How exactly do you..set it up lol I have no experience in this kind of area, I think when the time comes to get a viv I;ll look for a second hand one that's already set up but it's good to try and learn these things.

THEN ALSO

Lets say I get an Ikea wardrobe, buy a few of those shelves that can go in one and use it to put my glass tanks, RUBs on etc, how do i get all the heatmats set up? What i mean is do people drill out plug sized holes in the back of the wardrobe so you can put the plug through that hole then down the back to a power point?


----------



## oakelm (Jan 14, 2009)

joeyboy said:


> Right ok i have no DIY knowledge and I always wondered how people get a viv set-up and working.
> 
> So say you get a viv with no light fitting(s) installed and you buy a light fitting..what's next?
> 
> ...


Right this may be a bit of a long winded answer but here goes. Yes to fit the light into the roof you need to fix it according to instruction. Some come with bracket some simply screw to the roof of the viv.
Most of the lights you can buy so come with a plug on the end if not as long as you know the wattage you can fit your own plug just make sure you use the right fuse. But most like this one are already to go Arcadia Ceramic Lamp Holder & Bracket

Then yes you need a guard which is basically a mesh cage to stop the snake/lizard touching the bulb and getting burnt. I make my own so I can actually open them to change a bulb otherwise you have to unscrew them.
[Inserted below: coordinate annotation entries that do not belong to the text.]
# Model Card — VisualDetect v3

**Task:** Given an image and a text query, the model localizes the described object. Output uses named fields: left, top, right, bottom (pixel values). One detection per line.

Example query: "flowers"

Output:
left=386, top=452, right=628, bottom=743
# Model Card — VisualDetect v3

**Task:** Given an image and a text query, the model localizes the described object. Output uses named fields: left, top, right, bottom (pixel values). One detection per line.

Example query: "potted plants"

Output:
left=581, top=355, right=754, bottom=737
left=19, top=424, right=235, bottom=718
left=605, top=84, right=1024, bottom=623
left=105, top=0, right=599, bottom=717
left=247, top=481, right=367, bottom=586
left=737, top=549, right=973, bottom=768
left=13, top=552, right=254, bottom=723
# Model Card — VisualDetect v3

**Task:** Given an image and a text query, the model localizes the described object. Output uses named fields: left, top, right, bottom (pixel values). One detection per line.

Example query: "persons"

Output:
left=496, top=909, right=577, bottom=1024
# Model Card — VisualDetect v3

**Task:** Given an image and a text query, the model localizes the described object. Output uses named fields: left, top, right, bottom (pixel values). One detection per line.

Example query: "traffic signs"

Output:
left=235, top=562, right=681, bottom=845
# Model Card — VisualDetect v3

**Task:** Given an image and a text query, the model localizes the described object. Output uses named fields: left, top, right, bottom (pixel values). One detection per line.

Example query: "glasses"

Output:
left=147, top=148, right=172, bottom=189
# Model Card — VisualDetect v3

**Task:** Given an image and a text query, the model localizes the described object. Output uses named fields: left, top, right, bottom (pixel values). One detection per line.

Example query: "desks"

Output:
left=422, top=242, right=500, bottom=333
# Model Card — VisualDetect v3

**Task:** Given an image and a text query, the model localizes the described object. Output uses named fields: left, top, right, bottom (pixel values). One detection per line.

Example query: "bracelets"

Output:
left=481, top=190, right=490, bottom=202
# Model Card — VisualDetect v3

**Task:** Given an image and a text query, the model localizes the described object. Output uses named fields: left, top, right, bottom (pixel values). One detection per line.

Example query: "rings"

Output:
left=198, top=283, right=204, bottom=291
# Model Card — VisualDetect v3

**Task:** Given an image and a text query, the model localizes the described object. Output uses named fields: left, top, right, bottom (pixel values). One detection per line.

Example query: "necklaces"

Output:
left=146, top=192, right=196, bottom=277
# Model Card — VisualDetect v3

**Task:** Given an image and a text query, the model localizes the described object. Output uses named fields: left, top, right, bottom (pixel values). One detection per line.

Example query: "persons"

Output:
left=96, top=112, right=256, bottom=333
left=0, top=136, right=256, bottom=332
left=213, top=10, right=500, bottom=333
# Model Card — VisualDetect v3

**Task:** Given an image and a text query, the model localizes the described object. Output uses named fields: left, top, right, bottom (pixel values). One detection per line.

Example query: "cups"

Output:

They just fit to the roof as well with a few screws.

As for the oversized plug holes you have answered your own question make a hole big enough to pass the plug through as most plugs fitted to heat mats are moulded so if you remove them you have to buy a complete new plug.

Have a look at how they are setup in your local reptile shop and you will see all the multi plug adapters we all end up with


----------



## joeyboy (Jul 19, 2008)

wooo thanks a lot!

But say that example you linked to, is it only for ceramic bulbs cos it says E27 ceramic holder or can some light emitting bulbs fit it too.


----------



## oakelm (Jan 14, 2009)

joeyboy said:


> wooo thanks a lot!
> 
> But say that example you linked to, is it only for ceramic bulbs cos it says E27 ceramic holder or can some light emitting bulbs fit it too.


They are used for both, just mean you have the option of using ceramics in the future. I have that particular fitting for that reason so I can change the lighting to suit any critter that comes in as I used to keep more lizards but now I am into my snakes more. Any questions feel free to PM me

Edite to add, most reptile bulbs are a standard screw fitting so take anything from a normal lightbulb to uv light to a cermaic heat lamp.


----------



## Stuart C (Jun 12, 2008)

also if its a strip light (although I think thats not what your looking for, am I right?) you would need a starter unit for it, which would come with plug and a holder for each end of the tube which would be screwed into the top of the viv, or rather than the holders screwing on, may come with clips which clip round and then in turn they are screwed on


----------



## Toeboe (Dec 28, 2006)

I have recently finish a homemade viv. I bought a 3ft flourescent light fitting inc tube for about £13 from Focus. I screwed the unit onto the top front panel above the glass, pointing back into the viv. It didnt have the mains cable with it, but that was easy to come by, and is connected to a connector block inside the unit.


----------



## elliot ness (Oct 5, 2008)

oakelm said:


> Right this may be a bit of a long winded answer but here goes. Yes to fit the light into the roof you need to fix it according to instruction. Some come with bracket some simply screw to the roof of the viv.
> Most of the lights you can buy so come with a plug on the end if not as long as you know the wattage you can fit your own plug just make sure you use the right fuse. But most like this one are already to go Arcadia Ceramic Lamp Holder & Bracket
> 
> Then yes you need a guard which is basically a mesh cage to stop the snake/lizard touching the bulb and getting burnt. I make my own so I can actually open them to change a bulb otherwise you have to unscrew them. They just fit to the roof as well with a few screws.
> ...


 Actually,it is easier to chop the plug off...if it's a moulded type (have not come across one on a heat mat yet)....drill a small hole so the cable can pass through the viv......then refit a plug.....hey presto:lol2:
Paul


----------



## Toeboe (Dec 28, 2006)

my thoughts exactly,,:lol2:


----------